Di seguito – seppur brevemente – analizziamo l’importanza politica del Disegno di Legge approvato dal Consiglio dei Ministri e i contenuti principali della possibile riforma che ora passa nelle mani del prossimo Governo e del nuovo Parlamento.

La non autosufficienza come priorità politica

La non autosufficienza, d’ora in avanti, si troverà al centro dell’agenda politica. La questione sociale dell’assistenza continuativa agli anziani non autosufficienti riguarda circa 10 milioni di individui: persone anziane e non autosufficienti, i loro familiari e chi le assiste professionalmente. La legislatura che si è appena conclusa ha finalmente – dopo trent’anni di immobilismo – restituito attenzione al tema, innescando un percorso di cambiamento. I requisiti imposti dal PNRR hanno spinto in questa direzione poiché il Piano prevede esplicitamente una riforma che introduca anche in Italia “un sistema organico di assistenza agli anziani non autosufficienti”.

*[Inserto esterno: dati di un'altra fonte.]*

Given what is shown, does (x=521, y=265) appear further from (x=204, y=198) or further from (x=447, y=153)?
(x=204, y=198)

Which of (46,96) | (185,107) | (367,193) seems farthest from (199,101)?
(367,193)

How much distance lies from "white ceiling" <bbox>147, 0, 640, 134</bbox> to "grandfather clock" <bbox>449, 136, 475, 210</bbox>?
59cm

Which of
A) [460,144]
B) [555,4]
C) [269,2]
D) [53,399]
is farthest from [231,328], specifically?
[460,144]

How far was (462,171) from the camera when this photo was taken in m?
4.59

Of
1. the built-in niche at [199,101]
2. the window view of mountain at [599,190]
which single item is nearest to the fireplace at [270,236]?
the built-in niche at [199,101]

La brusca conclusione della legislatura ha rischiato di vanificare gli sforzi intrapresi nel 2021 e 2022. Ora con l’approvazione del DDL il processo è ripartito ma resta la sfida: non solo approvare la riforma ma raggiungere, come detto, una “buona riforma”. È insomma giunto il momento che la riforma – di cui studiosi e operatori discutono da molti anni prendendo ad esempio esperienze e soluzioni adottate da numerosi altri Paesi europei – porti un cambiamento paradigmatico, profondo, del settore della Long Term Care.

Anche se il PNRR obbliga a fare la riforma, non è infatti detto che si giunga a esito positivo. Starà al Governo che si insedierà a breve prendere la bozza di proposta, presentata oggi sotto forma di Disegno di Legge Delega, e compiere i passi decisivi per arrivare a una buona riforma, che contenga le risposte necessarie per migliorare la condizione di vita delle persone in condizioni di non autosufficienza. L’ambizione deve essere quella di arrivare ad una riforma strutturale, che non si accontenti di piccoli passi “incrementali”.

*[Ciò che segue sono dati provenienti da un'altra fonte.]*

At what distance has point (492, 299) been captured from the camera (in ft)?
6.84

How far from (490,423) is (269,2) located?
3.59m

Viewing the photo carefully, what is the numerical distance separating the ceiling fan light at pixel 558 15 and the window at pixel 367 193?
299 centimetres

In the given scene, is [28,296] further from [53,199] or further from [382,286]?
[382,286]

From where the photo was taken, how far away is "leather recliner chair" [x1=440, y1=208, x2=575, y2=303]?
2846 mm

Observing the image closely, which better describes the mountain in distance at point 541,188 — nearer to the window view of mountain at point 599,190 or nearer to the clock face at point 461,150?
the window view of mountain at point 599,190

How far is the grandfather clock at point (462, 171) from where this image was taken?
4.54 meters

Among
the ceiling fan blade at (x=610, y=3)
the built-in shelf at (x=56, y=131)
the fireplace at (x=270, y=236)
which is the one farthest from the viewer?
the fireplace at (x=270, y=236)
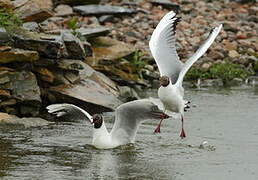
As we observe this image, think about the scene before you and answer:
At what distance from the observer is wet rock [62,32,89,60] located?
1349 centimetres

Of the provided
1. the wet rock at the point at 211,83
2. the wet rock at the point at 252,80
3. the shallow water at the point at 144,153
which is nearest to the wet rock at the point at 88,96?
the shallow water at the point at 144,153

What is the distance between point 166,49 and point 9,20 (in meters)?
2.88

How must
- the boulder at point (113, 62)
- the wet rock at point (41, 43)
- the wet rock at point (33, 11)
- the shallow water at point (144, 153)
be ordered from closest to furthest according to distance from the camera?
1. the shallow water at point (144, 153)
2. the wet rock at point (41, 43)
3. the wet rock at point (33, 11)
4. the boulder at point (113, 62)

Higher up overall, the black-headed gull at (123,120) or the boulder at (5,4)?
the boulder at (5,4)

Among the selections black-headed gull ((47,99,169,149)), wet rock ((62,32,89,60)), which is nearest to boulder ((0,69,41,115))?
wet rock ((62,32,89,60))

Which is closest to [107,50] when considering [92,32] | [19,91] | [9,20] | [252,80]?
[92,32]

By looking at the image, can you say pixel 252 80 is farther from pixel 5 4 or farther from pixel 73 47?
pixel 5 4

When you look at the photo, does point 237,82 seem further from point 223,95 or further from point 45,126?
point 45,126

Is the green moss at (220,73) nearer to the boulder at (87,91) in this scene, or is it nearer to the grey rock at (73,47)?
the boulder at (87,91)

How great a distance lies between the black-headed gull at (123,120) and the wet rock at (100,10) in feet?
39.9

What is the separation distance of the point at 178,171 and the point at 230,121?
14.6 feet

I contenuti del Disegno di Legge Delega

 La Legge Delega sulla non autosufficienza si occupa di anziani, ovvero le persone al compimento del 65esimo anno di età, indipendentemente dal fatto di essere ancora occupati. La proposta richiede al Parlamento di conferire all’Esecutivo il compito di disciplinare, tramite decreti legislativi in materia di politiche per l’invecchiamento attivo, la promozione dell’autonomia, la prevenzione delle fragilità, l’assistenza e la cura delle persone anziane (anche non autosufficienti).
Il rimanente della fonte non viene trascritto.